Now it seems the fear among investors and customers is gone. There are a few possible reasons why.
First, any customer that was already sensitive about foodborne illnesses has probably already stopped eating at Chipotle. Average unit volumes are still down about 20% from before the E. coli outbreak, which likely represents the customers who haven't returned or have significantly cut back their visits. The Chipotle loyalists still inhaling burritos are unbothered by the food safety problems, or they understand that more than 1 million people eat at the company's restaurants every day, so the actual risk to them of getting sick is almost zero.
Also, Steve Ells's departure as CEO removes much of the blame for the earlier incidents from the company, as he was essentially the scapegoat. Niccol is starting with a clean slate and bears no responsibility for past outbreaks, allowing investors to be more optimistic about the problem being resolved.
The lesson seems to be that the company can overcome the kinds of ordinary food safety incidents that often plague restaurants. At McDonald's (NYSE:MCD), for example, about 400 people in 15 states have gotten ill from eating salads there, but that news has been mostly ignored, as there isn't an underlying fear about food safety the way there has been at Chipotle.

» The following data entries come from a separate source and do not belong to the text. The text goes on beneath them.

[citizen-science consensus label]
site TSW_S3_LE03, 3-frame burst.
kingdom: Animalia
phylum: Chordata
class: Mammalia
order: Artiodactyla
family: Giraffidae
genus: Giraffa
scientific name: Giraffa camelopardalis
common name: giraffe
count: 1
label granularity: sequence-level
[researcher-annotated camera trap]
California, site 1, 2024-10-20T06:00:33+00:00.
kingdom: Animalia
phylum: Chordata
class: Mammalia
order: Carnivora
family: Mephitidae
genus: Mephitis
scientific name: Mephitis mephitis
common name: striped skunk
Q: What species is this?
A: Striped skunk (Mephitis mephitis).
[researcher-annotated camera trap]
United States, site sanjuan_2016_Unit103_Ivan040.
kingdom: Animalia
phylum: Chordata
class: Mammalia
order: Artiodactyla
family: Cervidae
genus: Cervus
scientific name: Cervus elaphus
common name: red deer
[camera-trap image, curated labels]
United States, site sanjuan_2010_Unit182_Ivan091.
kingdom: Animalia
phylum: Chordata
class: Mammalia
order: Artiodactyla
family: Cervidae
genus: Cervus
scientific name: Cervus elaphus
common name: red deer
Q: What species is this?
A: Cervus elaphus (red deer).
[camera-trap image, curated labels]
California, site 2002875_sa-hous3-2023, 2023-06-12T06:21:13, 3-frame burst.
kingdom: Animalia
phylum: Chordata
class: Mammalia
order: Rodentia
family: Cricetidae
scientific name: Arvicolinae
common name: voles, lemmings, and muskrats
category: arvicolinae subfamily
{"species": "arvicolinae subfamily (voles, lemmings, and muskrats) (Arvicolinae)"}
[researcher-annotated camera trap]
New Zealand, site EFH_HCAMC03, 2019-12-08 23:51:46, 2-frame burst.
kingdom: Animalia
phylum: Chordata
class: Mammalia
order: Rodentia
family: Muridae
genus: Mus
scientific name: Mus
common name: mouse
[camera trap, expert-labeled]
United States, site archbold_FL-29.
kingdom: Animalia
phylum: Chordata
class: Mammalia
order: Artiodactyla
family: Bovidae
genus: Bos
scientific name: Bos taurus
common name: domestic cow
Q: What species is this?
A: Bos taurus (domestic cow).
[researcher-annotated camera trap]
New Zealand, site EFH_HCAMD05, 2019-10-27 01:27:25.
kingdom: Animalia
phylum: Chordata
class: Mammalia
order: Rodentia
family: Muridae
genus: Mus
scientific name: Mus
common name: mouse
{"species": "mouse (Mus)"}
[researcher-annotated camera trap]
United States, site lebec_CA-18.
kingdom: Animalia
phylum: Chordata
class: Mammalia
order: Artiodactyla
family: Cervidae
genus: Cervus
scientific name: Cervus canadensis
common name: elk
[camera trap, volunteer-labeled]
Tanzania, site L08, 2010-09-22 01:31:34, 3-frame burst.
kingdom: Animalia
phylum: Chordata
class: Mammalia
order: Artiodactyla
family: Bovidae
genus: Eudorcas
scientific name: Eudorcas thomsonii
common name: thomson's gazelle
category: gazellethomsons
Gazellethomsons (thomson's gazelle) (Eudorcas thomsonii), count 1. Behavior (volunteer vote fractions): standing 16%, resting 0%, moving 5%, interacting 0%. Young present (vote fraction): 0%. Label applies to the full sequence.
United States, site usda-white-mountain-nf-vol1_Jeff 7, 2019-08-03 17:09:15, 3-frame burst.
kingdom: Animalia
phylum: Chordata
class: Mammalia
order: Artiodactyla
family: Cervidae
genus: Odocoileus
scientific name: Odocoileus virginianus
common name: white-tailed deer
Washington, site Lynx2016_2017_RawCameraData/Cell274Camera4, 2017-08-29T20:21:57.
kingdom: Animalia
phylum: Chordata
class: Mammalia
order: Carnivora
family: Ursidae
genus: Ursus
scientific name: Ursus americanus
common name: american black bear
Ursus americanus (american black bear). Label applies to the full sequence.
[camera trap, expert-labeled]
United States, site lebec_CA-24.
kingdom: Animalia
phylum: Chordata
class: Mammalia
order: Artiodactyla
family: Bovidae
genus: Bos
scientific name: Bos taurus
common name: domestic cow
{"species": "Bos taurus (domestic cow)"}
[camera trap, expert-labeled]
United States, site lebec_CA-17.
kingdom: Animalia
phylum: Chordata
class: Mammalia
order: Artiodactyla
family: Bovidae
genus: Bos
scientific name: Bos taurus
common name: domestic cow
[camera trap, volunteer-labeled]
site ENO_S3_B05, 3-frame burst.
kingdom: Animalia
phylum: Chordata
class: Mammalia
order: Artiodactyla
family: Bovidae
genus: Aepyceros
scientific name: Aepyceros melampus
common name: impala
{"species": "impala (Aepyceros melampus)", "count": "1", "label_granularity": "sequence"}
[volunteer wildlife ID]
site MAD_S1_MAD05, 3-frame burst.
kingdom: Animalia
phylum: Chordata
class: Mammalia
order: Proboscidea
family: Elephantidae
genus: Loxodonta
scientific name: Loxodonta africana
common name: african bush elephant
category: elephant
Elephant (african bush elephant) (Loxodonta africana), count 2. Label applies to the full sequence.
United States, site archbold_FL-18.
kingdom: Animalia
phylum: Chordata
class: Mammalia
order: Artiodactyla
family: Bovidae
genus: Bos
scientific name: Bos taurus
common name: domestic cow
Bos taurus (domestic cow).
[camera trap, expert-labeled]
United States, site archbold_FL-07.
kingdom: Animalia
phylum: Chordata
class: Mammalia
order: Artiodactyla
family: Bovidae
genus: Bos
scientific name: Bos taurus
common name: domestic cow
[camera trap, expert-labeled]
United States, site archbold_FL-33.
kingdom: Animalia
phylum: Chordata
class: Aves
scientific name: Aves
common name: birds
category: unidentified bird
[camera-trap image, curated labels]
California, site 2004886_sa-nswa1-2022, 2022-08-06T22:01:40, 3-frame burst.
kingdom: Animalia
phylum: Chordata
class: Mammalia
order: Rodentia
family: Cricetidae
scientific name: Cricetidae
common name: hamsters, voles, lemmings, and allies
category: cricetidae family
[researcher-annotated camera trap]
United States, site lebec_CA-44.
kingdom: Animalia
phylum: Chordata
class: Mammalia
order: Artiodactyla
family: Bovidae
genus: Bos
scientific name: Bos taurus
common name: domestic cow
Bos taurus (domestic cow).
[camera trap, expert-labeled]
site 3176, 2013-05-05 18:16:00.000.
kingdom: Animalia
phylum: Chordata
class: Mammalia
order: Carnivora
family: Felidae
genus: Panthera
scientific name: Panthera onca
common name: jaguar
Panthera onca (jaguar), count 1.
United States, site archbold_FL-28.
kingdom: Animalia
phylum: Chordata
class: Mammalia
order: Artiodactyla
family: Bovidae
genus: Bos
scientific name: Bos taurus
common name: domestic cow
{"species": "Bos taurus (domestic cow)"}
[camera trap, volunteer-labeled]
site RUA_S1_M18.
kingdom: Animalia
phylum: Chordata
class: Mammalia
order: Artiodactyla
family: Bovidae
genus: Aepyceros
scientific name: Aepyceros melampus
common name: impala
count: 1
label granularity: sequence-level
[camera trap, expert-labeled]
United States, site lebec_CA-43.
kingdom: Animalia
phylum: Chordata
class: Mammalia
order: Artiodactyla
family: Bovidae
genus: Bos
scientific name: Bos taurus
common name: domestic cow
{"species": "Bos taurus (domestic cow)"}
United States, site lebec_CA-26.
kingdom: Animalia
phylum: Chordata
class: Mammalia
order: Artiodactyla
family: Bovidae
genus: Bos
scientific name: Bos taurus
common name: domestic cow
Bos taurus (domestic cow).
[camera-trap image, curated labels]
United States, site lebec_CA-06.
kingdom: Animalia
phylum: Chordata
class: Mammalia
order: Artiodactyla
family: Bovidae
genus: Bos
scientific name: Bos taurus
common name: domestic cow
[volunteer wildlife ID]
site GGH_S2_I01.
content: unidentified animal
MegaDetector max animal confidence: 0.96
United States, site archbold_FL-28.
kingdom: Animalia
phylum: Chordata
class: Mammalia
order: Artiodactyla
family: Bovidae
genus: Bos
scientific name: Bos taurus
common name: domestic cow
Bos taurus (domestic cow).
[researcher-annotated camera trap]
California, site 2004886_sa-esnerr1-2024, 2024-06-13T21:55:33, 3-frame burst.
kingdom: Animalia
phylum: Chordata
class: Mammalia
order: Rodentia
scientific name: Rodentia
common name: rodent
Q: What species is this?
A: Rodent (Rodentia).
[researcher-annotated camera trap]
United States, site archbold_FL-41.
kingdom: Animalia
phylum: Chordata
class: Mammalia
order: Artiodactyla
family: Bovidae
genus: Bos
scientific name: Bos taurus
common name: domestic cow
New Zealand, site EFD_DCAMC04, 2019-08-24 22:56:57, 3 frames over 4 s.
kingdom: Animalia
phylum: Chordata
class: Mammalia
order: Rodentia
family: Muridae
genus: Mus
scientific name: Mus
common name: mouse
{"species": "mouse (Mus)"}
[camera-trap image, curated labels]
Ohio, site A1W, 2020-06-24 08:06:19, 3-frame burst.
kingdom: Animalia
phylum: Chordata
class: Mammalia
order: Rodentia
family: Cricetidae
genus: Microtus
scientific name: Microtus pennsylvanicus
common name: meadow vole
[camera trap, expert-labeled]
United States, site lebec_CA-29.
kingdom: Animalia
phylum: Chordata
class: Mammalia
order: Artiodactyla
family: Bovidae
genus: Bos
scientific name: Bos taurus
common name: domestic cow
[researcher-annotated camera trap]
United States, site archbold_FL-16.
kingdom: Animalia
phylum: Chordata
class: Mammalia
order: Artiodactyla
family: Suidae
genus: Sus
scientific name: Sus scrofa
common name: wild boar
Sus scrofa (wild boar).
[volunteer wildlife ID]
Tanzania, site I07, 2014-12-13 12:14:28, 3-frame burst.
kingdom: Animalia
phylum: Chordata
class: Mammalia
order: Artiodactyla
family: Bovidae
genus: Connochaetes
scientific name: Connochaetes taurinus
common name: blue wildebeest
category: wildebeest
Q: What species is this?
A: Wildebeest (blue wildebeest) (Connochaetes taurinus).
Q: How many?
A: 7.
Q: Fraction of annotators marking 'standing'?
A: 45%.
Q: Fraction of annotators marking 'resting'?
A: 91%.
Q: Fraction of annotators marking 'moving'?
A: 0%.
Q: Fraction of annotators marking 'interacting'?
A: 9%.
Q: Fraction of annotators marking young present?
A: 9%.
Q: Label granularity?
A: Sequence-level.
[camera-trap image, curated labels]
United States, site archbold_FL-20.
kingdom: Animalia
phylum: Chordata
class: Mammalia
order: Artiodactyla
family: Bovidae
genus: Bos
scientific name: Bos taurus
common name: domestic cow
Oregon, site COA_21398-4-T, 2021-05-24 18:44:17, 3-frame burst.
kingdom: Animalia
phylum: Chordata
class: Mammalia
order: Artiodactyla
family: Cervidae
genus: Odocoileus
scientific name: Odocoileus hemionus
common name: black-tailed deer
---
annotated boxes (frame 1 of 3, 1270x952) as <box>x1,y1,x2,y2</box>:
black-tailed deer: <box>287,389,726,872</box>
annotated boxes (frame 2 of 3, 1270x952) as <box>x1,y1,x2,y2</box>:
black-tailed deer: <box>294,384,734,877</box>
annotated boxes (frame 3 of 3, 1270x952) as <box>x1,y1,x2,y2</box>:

The best thing for Chipotle would be for the financial media to go back to ignoring such single-store closings the way it does with other restaurants, and that seems warranted considering the investor response the last few weeks.
Should the company experience another E. coli outbreak or something of that seriousness, the stock would likely nosedive and customers would flee again, but it seems as if Chipotle investors are finally safe from the kinds of ordinary foodborne illness risks that happen across the restaurant industry.